É como se a expectativa (ou o desejo dela?) sobre os anos a serem vividos tivesse uma influência na realidade da história das doenças que marcam as velhices e também a morte. Será possível? Me pergunto em meus devaneios. Pura viagem.
Será? Falando nisso, quais são as primeiras coisas que se definem quando se pretende viajar? Eu mesmo respondo: primeiro é o local (para onde se quer ir) e depois a data (quando?).
Pois bem, com o envelhecimento e a vida, também não pode ser diferente. É preciso definir o “local” e a “data”, e a partir daí, deixar claro e estabelecer “como” se pretende chegar lá, ou seja, os detalhes da viagem.
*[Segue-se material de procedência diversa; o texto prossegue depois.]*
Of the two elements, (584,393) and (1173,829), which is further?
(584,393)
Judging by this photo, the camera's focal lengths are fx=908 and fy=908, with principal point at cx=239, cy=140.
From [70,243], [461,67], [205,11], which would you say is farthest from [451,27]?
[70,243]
"Até quantos anos (idade etária) você pretende viver?", é a minha pergunta.
Feito isso, seguem-se outras questões: de que forma a vida que você leva hoje contribui para o tempo à sua frente, até chegar a sua idade desejada? O que fazer para chegar lá da forma que se deseja?
E aí, nessa busca, você vai perceber, que todo dia, surgem novas 'receitas' para a longevidade. Contudo, eu te adianto que a gente já sabe que o trivial funciona. Não precisa enfeitar.
Cuidados com a alimentação, manter-se fisicamente ativo, manter os cuidados com os seus relacionamentos (vida social) e com a sua saúde mental, é básico e pode ser acessível a grande maioria das pessoas.
Mas aqui entre nós: da receita ao prato pronto, o caminho é bem longo.
Olhando de perto, dona Clara tinha conhecimento, sabia que as coisas não iam bem e até o seu desfecho era notório, mas se manteve inerte. Talvez porque não esperasse muito (afinal, não esperava viver mais que sua mãe) não assumiu para si as suas possibilidades. E assim, como num luto antecipado, talvez anunciado, manteve seu envelhecimento na fase de negação.
Nesse contexto, afinal, a exemplo de Clara, se já sabemos o que é preciso fazer, por que não fazemos, por que motivo não assumimos o controle do nosso próprio envelhecer?
Parece que seguimos com vontade (que dá e passa, como diria o ditado) mas não assumimos o desejo de viver muito. Seria por medo da velhice? Ou por medo de se questionar e mudar os próprios hábitos?
Bom, seja como for, já temos uma evidência muito clara sobre esse processo: envelhecer bem demanda planejamento.
* Clara representa a história de duas pacientes distintas acompanhadas em psicoterapia domiciliar em momentos distintos de minha trajetória profissional.